# Aim
Reproduce the records below with each occurrence of "yellow placard" changed to "yellow banner" and nothing else altered.

----

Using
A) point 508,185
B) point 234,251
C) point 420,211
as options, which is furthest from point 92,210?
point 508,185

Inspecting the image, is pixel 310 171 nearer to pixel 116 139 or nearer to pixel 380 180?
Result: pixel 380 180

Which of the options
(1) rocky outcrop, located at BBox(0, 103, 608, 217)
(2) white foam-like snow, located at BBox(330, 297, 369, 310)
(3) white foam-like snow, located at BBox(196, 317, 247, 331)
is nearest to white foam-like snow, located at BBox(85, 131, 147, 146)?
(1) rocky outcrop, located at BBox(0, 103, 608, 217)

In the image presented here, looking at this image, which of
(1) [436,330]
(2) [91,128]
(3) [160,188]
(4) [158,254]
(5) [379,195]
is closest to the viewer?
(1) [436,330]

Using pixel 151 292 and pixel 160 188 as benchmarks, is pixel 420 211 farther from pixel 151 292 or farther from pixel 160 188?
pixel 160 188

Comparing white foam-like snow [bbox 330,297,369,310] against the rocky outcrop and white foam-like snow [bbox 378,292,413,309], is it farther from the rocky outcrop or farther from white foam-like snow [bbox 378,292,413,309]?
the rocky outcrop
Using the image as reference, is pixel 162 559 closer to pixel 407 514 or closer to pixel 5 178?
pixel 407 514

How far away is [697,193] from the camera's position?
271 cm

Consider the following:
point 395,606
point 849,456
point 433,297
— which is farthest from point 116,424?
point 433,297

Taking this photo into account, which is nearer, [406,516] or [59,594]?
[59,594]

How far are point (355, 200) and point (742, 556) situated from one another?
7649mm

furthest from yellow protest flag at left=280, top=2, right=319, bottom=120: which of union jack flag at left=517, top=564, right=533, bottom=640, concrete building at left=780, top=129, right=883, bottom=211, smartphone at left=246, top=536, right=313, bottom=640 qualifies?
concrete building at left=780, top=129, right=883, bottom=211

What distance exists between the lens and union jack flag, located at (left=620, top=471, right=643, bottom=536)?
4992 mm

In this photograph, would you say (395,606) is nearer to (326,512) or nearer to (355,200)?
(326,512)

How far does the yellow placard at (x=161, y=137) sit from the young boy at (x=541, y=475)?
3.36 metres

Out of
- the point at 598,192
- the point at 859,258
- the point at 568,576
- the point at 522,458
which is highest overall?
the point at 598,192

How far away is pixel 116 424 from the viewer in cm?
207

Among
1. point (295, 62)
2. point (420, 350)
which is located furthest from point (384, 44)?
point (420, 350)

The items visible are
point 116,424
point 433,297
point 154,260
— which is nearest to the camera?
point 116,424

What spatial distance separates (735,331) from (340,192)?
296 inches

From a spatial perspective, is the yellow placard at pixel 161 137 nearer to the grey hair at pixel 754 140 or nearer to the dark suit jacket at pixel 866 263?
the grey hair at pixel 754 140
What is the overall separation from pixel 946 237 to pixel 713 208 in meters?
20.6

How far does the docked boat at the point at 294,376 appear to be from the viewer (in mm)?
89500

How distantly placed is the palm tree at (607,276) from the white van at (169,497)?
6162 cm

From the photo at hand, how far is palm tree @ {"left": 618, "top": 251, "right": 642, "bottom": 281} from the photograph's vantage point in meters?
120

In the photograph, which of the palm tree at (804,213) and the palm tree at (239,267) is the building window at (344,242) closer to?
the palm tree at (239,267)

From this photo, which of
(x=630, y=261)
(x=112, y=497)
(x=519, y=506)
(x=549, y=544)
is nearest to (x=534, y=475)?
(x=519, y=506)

----

# Response
Using
A) point 508,185
B) point 234,251
C) point 420,211
as options, which is furthest from point 92,210?
point 508,185

Inspecting the image, is pixel 310 171 nearer to pixel 116 139 or nearer to pixel 380 180?
Result: pixel 380 180

Which of the options
(1) rocky outcrop, located at BBox(0, 103, 608, 217)
(2) white foam-like snow, located at BBox(330, 297, 369, 310)
(3) white foam-like snow, located at BBox(196, 317, 247, 331)
is nearest to white foam-like snow, located at BBox(85, 131, 147, 146)?
(1) rocky outcrop, located at BBox(0, 103, 608, 217)

In the image presented here, looking at this image, which of
(1) [436,330]
(2) [91,128]
(3) [160,188]
(4) [158,254]
(5) [379,195]
is closest to the viewer?
(1) [436,330]

Using pixel 151 292 and pixel 160 188 as benchmarks, is pixel 420 211 farther from pixel 151 292 or farther from pixel 160 188?
pixel 160 188

Comparing white foam-like snow [bbox 330,297,369,310] against the rocky outcrop and white foam-like snow [bbox 378,292,413,309], is it farther from the rocky outcrop or farther from white foam-like snow [bbox 378,292,413,309]?
the rocky outcrop
Using the image as reference, is pixel 162 559 closer to pixel 407 514 or closer to pixel 5 178?
pixel 407 514

How far away is [697,193] from the camera's position?
271 cm

Consider the following:
point 395,606
point 849,456
point 433,297
— which is farthest from point 116,424?
point 433,297

Taking this photo into account, which is nearer, [406,516] or [59,594]?
[59,594]

How far are point (355, 200) and point (742, 556) situated from one another?
7649mm

furthest from yellow protest flag at left=280, top=2, right=319, bottom=120: which of union jack flag at left=517, top=564, right=533, bottom=640, concrete building at left=780, top=129, right=883, bottom=211, smartphone at left=246, top=536, right=313, bottom=640 qualifies?
concrete building at left=780, top=129, right=883, bottom=211

What distance exists between the lens and union jack flag, located at (left=620, top=471, right=643, bottom=536)?
4992 mm

In this photograph, would you say (395,606) is nearer to (326,512) or nearer to (355,200)?
(326,512)

How far does the yellow banner at (x=161, y=137) sit from the young boy at (x=541, y=475)?
3.36 metres

Out of
- the point at 598,192
- the point at 859,258
- the point at 568,576
- the point at 522,458
which is highest overall?
the point at 598,192

How far away is pixel 116 424 from the viewer in cm?
207

Among
1. point (295, 62)
2. point (420, 350)
which is located furthest from point (384, 44)?
point (420, 350)

The items visible are
point 116,424
point 433,297
point 154,260
— which is nearest to the camera?
point 116,424

What spatial distance separates (735,331) from (340,192)?
296 inches

From a spatial perspective, is the yellow banner at pixel 161 137 nearer to the grey hair at pixel 754 140 or nearer to the dark suit jacket at pixel 866 263?
the grey hair at pixel 754 140
What is the overall separation from pixel 946 237 to pixel 713 208 in meters?
20.6

How far does the docked boat at the point at 294,376 appear to be from the viewer (in mm)?
89500

How distantly placed is the palm tree at (607,276) from the white van at (169,497)?
6162 cm

From the photo at hand, how far is palm tree @ {"left": 618, "top": 251, "right": 642, "bottom": 281} from the photograph's vantage point in meters?
120

In the photograph, which of the palm tree at (804,213) and the palm tree at (239,267) is the building window at (344,242) closer to?
the palm tree at (239,267)

From this photo, which of
(x=630, y=261)
(x=112, y=497)
(x=519, y=506)
(x=549, y=544)
is nearest to (x=534, y=475)?
(x=519, y=506)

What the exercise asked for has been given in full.